Extract to read —
○ ○ ○ ○ ○

The worry is that if we (Lenovo) did a 2.10.1 release, it may not be validated 
well on POWER.  Also vice-versa, that Lenovo's test schedule doesn't line up to 
the upstream releases.  The version numbers should indicate the provenance of 
the package, but not necessarily imply one is better than another 'upgrade' 
wise.

Analagous to running a 'distribution' kernel versus kernel.org kernel, but 
hopefully with less variation than they tend to do (no more than maybe a 
handful of commit difference).  Running kernel.org is a valid thing to do, but 
it's frequently just easier to run a distro kernel.

Note we are simply exploring the option at this point, but have had some 
difficulties and this is one thought that came up as a way to simplify.  We 
also are thinking we should set up a consolidated repository including some of 
the Lenovo specific/third party utilities that we offer support for, but 
currently require independent download of those tools.
From: Michael Robbert [mailto:[email protected]]
Sent: Friday, November 20, 2015 11:44 AM
To: xCAT Users Mailing list
Subject: Re: [xcat-user] Lenovo xCAT releases...

○ ○ ○ ○ ○

Dataset excerpt —
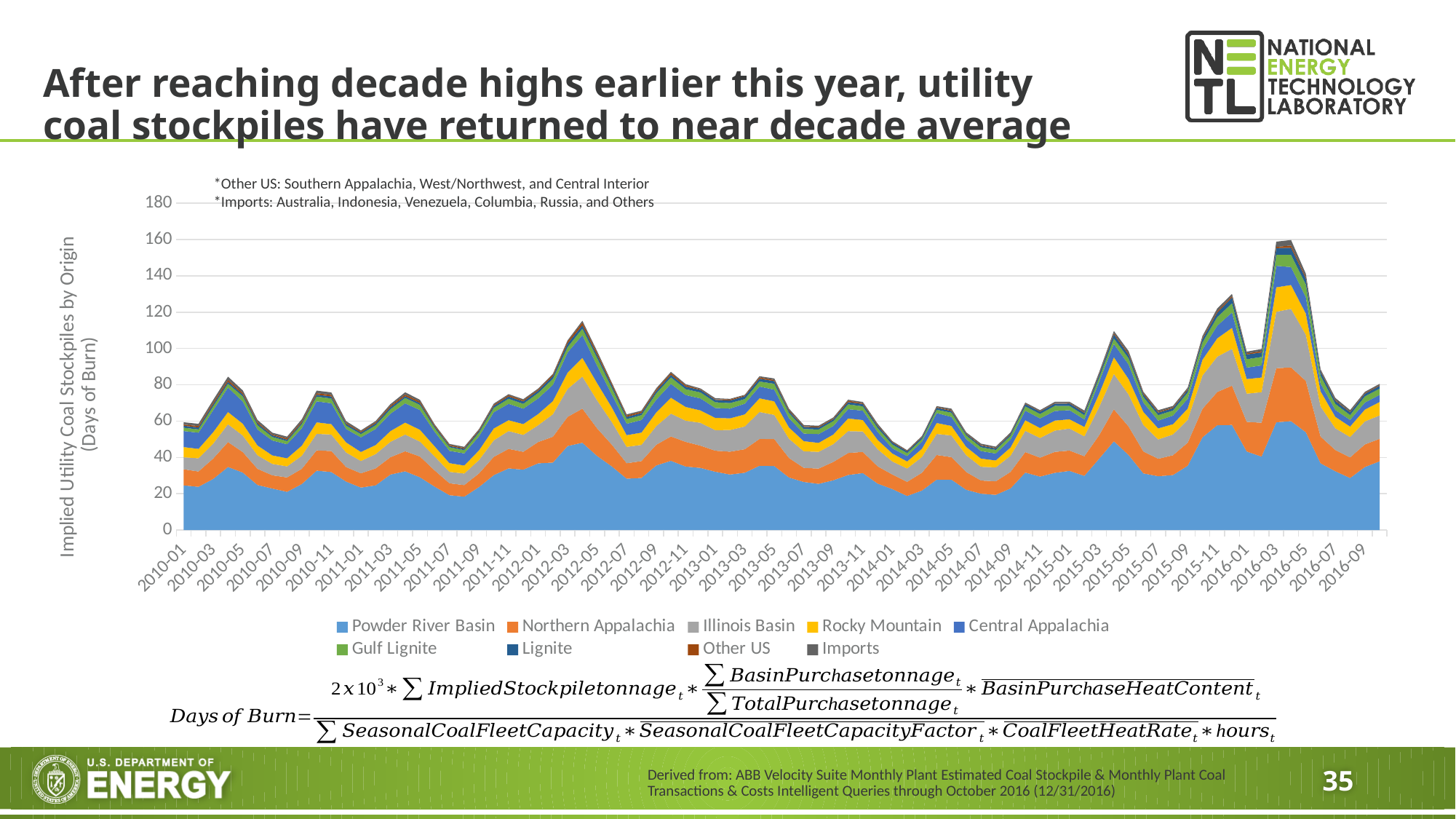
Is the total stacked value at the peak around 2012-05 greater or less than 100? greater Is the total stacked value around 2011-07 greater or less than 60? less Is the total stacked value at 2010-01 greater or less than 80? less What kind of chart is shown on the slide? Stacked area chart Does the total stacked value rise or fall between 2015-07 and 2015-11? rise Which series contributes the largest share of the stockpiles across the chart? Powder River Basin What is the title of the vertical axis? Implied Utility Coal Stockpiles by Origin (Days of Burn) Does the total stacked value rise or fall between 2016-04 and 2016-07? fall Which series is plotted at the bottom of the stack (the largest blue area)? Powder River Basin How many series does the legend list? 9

○ ○ ○ ○ ○

What the exercise asks — In the header block at the end of the mailing list message, give every field label in the order it appears. The listing has nothing to do with the mailing list message.

Task response — From, Sent, To, Subject